On ne digère le lactose que depuis 3000 ans

Par Collectif LaNutrition.fr - Journalistes scientifiques et diététiciennes Publié le 24/10/2014 Mis à jour le 10/03/2017
Les Européens seraient restés intolérants au lactose 5000 ans après avoir adopté l’agriculture.

La tolérance au lactose qui permet à 25 à 30% des adultes de consommer du lait sans être indisposé serait bien plus récente que ce qu’on croyait : d’après l’analyse d’ADN issu d'individus vivant au néolithique, les anciens Européens seraient restés intolérants au lactose plusieurs milliers d' années après avoir commencé à élever du bétail.

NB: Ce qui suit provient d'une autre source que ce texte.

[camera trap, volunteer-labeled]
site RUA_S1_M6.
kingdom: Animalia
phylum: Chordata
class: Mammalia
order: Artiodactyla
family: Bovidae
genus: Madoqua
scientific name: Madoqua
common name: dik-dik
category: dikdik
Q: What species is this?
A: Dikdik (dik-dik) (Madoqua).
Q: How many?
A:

Pour digérer le lactose, le sucre présent naturellement dans le lait des mammifères, l’organisme a besoin d’une enzyme : la lactase intestinale. Le gène codant pour la lactase est exprimé chez le nourrisson, mais après l'âge de 3-4 ans, son expression diminue fortement. La majorité de la population adulte de la planète n’exprime plus ou quasiment plus la lactase et ne peut donc plus digérer le lactose. Historiquement, cependant, des mutations génétiques ont permis la persistance de la lactase à l’âge adulte chez les descendants de peuples d'éleveurs (Caucase, nord de l'Europe).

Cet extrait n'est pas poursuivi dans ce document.